For the last few days, I’ve been e-mailing back and forth with a woman who was my closest, best, most adored friend in high school. We drifted apart, as many friends do, when I dropped out of school and moved away. She started dating someone who wasn’t overly fond of me, so calls and visits became less frequent until we lost track of each other. A couple of years ago, I found her on Facebook. I sent her a friend request. She didn’t respond. A year later, she added me. I sent her messages and posted on her wall. She never replied. I thought she just added me as an afterthought and didn’t really want to talk to me anymore.
Then, two days ago, she sent me a message out of the blue saying basically that she hates facebook, she never logs on, here’s my e-mail. I immediately e-mailed her back, and today, THIS VERY AFTERNOON, we are going to meet at a coffee shop as soon as I’m off work 😀 I am so excited to see her, I can’t concentrate on ANYTHING. I had trouble sleeping last night. I can not WAIT for 3:45 to get here so I can bugger off and find this coffee shop!
I have so many memories of her, and we had so much fun together 🙂 It was one of those opposites-attract things. She was very quiet, withdrawn and proper, and I was kind of wild and chaotic. We both had stuff going on at home, and had some things to work through, but we were always there for each other, and for a year or two, we spent almost all our time together. She was the one person who saw my home life for what it was. Then she moved to France with her family. I was bummed, but I knew she’d be back in a year… when she got back, it just wasn’t the same. Her parents were breaking up (and I was wishing mine would) and her brothers had become teenagers, and I had discovered boys. We still talked a lot, hung out every so often, but things had changed.

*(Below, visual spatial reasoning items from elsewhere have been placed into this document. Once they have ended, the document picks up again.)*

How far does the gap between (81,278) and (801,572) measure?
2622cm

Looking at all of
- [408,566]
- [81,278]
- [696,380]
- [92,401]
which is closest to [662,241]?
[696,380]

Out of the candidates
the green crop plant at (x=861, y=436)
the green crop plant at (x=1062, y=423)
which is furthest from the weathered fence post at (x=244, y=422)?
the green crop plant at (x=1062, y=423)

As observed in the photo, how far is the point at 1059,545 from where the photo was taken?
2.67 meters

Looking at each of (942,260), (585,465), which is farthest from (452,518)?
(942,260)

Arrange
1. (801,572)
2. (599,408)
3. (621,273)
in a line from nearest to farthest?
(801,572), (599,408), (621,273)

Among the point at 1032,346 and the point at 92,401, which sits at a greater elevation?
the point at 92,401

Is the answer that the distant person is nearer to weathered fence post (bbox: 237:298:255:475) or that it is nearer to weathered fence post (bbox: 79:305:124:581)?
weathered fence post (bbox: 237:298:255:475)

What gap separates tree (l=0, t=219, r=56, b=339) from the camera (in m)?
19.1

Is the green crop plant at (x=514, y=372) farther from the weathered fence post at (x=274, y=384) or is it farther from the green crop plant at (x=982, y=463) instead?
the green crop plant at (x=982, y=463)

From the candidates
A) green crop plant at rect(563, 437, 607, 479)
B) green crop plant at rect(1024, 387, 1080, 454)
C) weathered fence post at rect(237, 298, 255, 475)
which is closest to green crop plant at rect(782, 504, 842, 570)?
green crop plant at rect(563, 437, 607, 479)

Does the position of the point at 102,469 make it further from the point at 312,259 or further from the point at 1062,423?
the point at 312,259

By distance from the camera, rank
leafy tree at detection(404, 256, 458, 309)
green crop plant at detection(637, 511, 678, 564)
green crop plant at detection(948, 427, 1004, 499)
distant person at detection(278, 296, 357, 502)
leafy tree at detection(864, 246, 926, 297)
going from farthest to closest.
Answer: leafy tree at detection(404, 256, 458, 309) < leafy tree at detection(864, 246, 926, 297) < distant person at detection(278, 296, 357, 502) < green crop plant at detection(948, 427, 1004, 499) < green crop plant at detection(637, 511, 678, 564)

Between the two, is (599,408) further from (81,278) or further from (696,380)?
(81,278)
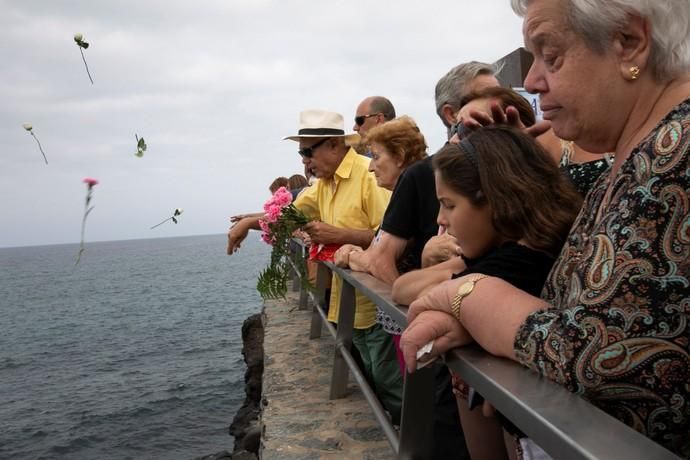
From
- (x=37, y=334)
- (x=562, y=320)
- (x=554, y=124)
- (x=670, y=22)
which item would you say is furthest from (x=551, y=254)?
(x=37, y=334)

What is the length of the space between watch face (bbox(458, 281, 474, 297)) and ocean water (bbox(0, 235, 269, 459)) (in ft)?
54.6

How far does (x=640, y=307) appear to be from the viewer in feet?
2.96

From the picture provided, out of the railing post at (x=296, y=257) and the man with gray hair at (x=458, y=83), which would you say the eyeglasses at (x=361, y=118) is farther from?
the man with gray hair at (x=458, y=83)

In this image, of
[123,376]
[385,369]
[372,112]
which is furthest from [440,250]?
[123,376]

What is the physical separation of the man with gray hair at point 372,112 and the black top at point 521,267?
3352 millimetres

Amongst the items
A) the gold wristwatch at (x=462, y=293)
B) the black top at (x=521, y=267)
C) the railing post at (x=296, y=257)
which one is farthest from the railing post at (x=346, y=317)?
the gold wristwatch at (x=462, y=293)

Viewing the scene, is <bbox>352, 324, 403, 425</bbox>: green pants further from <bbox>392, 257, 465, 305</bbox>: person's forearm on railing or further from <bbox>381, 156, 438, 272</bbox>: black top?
<bbox>392, 257, 465, 305</bbox>: person's forearm on railing

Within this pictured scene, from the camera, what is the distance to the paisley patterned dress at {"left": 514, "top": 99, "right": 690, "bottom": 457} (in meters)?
0.88

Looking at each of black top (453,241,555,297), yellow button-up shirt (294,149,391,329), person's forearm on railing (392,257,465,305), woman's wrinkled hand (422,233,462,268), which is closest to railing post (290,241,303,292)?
yellow button-up shirt (294,149,391,329)

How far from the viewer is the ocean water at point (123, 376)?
18.0 m

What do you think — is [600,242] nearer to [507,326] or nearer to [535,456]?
[507,326]

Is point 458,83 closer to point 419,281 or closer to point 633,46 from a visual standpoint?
point 419,281

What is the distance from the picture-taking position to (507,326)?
1135mm

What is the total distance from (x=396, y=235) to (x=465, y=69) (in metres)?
0.89
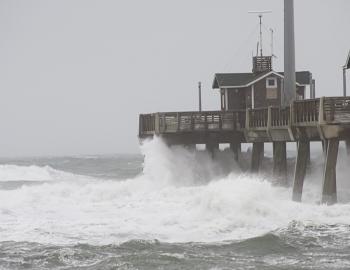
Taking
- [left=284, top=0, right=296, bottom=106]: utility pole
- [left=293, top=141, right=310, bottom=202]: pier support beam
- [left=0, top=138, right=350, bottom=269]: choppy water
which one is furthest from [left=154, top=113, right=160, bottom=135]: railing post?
[left=293, top=141, right=310, bottom=202]: pier support beam

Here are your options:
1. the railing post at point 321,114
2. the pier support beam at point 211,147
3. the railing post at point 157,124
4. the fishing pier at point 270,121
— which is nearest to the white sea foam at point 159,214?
the fishing pier at point 270,121

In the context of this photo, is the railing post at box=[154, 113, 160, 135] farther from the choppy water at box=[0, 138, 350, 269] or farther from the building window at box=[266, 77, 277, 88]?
the building window at box=[266, 77, 277, 88]

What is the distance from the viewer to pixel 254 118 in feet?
92.7

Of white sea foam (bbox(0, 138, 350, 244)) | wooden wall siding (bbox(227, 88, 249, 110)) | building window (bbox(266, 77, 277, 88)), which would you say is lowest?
white sea foam (bbox(0, 138, 350, 244))

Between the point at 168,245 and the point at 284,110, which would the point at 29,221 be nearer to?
the point at 168,245

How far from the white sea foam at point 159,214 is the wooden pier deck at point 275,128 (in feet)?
5.12

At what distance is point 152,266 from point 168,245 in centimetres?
200

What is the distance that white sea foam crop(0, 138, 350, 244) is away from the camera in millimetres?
16609

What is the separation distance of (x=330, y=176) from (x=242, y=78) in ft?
70.0

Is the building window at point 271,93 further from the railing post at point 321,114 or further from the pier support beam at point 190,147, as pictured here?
the railing post at point 321,114

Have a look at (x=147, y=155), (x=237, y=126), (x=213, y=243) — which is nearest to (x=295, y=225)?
(x=213, y=243)

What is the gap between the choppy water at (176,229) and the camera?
1352cm

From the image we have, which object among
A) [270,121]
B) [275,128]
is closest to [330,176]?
[275,128]

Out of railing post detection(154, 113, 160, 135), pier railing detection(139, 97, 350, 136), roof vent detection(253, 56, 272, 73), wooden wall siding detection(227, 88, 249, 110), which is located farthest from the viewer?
roof vent detection(253, 56, 272, 73)
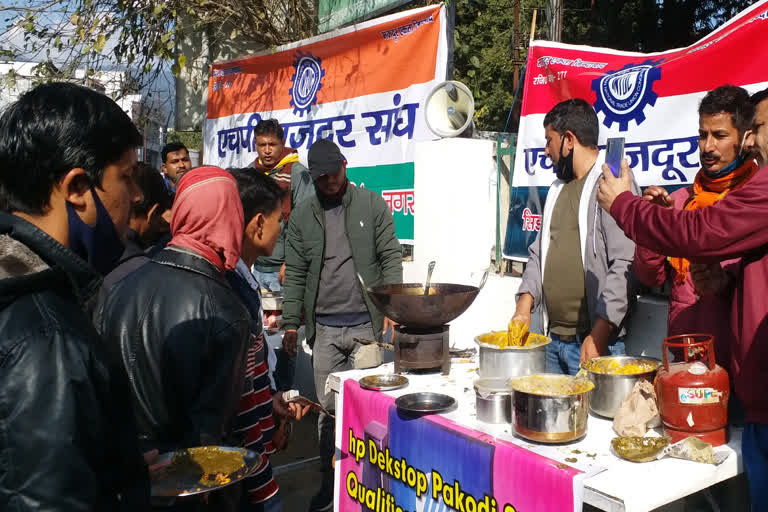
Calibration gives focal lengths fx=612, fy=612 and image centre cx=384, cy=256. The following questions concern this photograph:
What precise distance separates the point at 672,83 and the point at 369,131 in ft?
8.29

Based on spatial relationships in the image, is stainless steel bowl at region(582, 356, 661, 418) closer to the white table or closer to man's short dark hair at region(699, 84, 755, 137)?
the white table

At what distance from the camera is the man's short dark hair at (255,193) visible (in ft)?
7.35

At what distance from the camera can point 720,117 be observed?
93.0 inches

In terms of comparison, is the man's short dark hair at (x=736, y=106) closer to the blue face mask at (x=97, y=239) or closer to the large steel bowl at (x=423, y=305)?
the large steel bowl at (x=423, y=305)

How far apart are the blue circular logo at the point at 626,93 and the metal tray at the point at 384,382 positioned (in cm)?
223

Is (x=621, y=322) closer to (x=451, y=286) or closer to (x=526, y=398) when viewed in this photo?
(x=451, y=286)

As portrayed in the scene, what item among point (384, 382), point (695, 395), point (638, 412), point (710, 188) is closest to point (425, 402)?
point (384, 382)

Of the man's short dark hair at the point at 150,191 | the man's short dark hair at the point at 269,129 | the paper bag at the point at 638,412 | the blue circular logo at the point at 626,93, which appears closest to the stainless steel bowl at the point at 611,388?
the paper bag at the point at 638,412

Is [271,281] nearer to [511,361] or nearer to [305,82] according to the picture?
[305,82]

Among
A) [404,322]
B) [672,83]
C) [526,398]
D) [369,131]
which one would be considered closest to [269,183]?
[404,322]

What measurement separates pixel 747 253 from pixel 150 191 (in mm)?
2628

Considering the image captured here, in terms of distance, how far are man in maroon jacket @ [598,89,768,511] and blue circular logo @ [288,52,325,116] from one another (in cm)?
451

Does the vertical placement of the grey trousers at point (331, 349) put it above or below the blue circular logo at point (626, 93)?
below

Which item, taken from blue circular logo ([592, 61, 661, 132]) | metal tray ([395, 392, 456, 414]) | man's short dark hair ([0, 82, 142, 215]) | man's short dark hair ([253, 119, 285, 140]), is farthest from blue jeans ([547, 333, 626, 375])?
man's short dark hair ([253, 119, 285, 140])
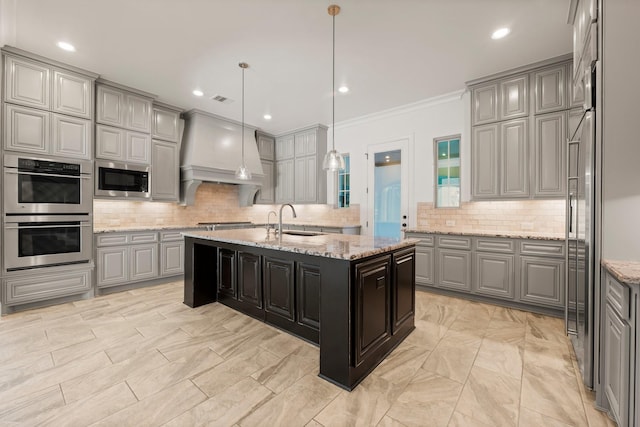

Last night when I talked to her on the phone, it was like we were sixteen again. No time had passed, she was the same girl I remembered, and she said I was as well. Of all the people who have come and gone in my life, I mourned losing her for years. I never really got over it. I always wanted to find her again and make it right (not that it ever went wrong, as I said, we just drifted apart). She was the one friend I’ve always missed having around when important things were going on in my life. When I got married, I was so sad I didn’t know how to contact her to invite her. When Zachary was born, I was sad I couldn’t share that with her. When I got separated, I missed having her shoulder to cry on.
It’s been fifteen years, Sylvie, but I never stopped missing you or hoping I’d see you again one day. I’m so happy that I’ll get to see you later today – I don’t think I was this excited the day I got married!